Johnson & Johnson Considered Testing For Asbestos in Talc A Disturbing Proposal
Johnson & Johnson adopted inadequate asbestos testing methods when asbestos concerns were first discovered decades ago
Monday, July 8, 2019 - Internal company memorandum revealed one by one over the last few years at trial, are leading juries to conclude that executives at Johnson & Johnson have known about the presence of asbestos in their talc supply for decades and rather than alert the public of the health hazard, covered up what they knew.
According to Asbestos.com, mesothelioma, a rare form of cancer affecting the lining of the lungs, was first connected with asbestos as a result of a South African study in 1960 that was commissioned to study the potential occupational hazard associated with asbestos mining. "During the course of the research, (scientists) found unusual pleural tumors in the bodies of asbestos workers." The results of the study were published in The British Journal of Medicine in 1960 detailing the 33 cases of asbestos-related mesothelioma. Other studies followed in the United States and England with similar results. According to Reuters, the earliest mentions of talc being contaminated with asbestos came around the same time in reports by a consulting lab. "They (the reports) describe contaminants in talc from J&J's Italian supplier as fibrous and "acicular," or needle-like, tremolite. That's one of the six minerals that in their naturally occurring fibrous form are classified as asbestos." Talcum powder asbestos cancer lawyers will represent all persons involved in a talcum powder lawsuit on a contingency basis, meaning there are never any legal fees unless we win compensation in your case.
The Reuters article published in late 2018, accuses JNJ executive of manipulating the FDA's actions when the agency attempted to encourage JNJ to adopt more sensitive testing methods to detect asbestos in talc. Instead, JNJ has maintained the less-sensitive testing that produces results that appear safe. This level of inadequate "self-policing" was in turn followed by most other cosmetics companies and as a result, asbestos is starting to show up in more and more cosmetics products including those used by teenagers. FDA attempted to get JNJ to adopt the more sensitive testing methods have been stonewalled to this day.

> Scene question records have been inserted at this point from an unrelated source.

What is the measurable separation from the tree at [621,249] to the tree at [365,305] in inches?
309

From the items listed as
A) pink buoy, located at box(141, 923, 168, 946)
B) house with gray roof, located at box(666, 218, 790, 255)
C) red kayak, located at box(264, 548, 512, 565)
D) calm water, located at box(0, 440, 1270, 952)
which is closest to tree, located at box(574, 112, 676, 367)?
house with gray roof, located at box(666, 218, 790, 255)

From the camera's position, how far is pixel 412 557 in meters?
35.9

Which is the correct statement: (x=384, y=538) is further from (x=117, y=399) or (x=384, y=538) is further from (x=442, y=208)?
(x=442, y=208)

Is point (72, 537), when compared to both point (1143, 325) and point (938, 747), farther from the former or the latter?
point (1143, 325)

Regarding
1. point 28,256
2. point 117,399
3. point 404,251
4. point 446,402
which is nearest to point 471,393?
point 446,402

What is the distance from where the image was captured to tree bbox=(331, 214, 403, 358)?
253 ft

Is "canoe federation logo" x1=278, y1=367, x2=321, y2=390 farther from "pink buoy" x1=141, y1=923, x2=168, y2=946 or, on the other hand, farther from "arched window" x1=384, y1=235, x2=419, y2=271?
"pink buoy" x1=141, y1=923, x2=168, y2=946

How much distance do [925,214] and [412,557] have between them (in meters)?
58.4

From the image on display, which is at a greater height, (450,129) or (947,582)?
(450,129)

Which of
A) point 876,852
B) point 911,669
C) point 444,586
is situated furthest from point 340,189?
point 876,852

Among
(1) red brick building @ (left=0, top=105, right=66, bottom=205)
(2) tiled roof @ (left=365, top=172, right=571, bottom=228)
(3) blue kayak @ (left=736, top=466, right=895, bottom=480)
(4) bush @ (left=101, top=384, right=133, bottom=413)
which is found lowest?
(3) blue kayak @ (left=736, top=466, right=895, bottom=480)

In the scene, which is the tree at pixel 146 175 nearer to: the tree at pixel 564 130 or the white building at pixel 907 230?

According to Reuters, a recent talcum powder asbestos plaintiff, 66-year old Donna Olson, was diagnosed with mesothelioma, cancer that affects the lining of the lungs and is the signature disease of asbestos. The plaintiff's expert witness Dr. William Longo, claimed to have found asbestos in Johnson's Baby Powder in samples that he tested using liquid separation method of finding smaller particles of asbestos. The liquid separation method can be 10 times as sensitive as the methods used by Johnson & Johnson and switching to it was considered a "disturbing proposal" by company executives. The memo read: "It looks like the FDA (Food and Drug Administration) is getting into separation and isolation methods, which will mean new concentration procedures open up new problems with asbestos and talc minerals."
Olsen was awarded over $300 million in punitive damages for her suffering and to punish Johnson & Johnson for their negligence. The next trial is due later in 2019 as trials are being fast-tracked in California due to the deteriorating health of plaintiffs with mesothelioma and ovarian cancer. Over 10,000 plaintiffs have filed asbestos cancer claims against Johnson & Johnson.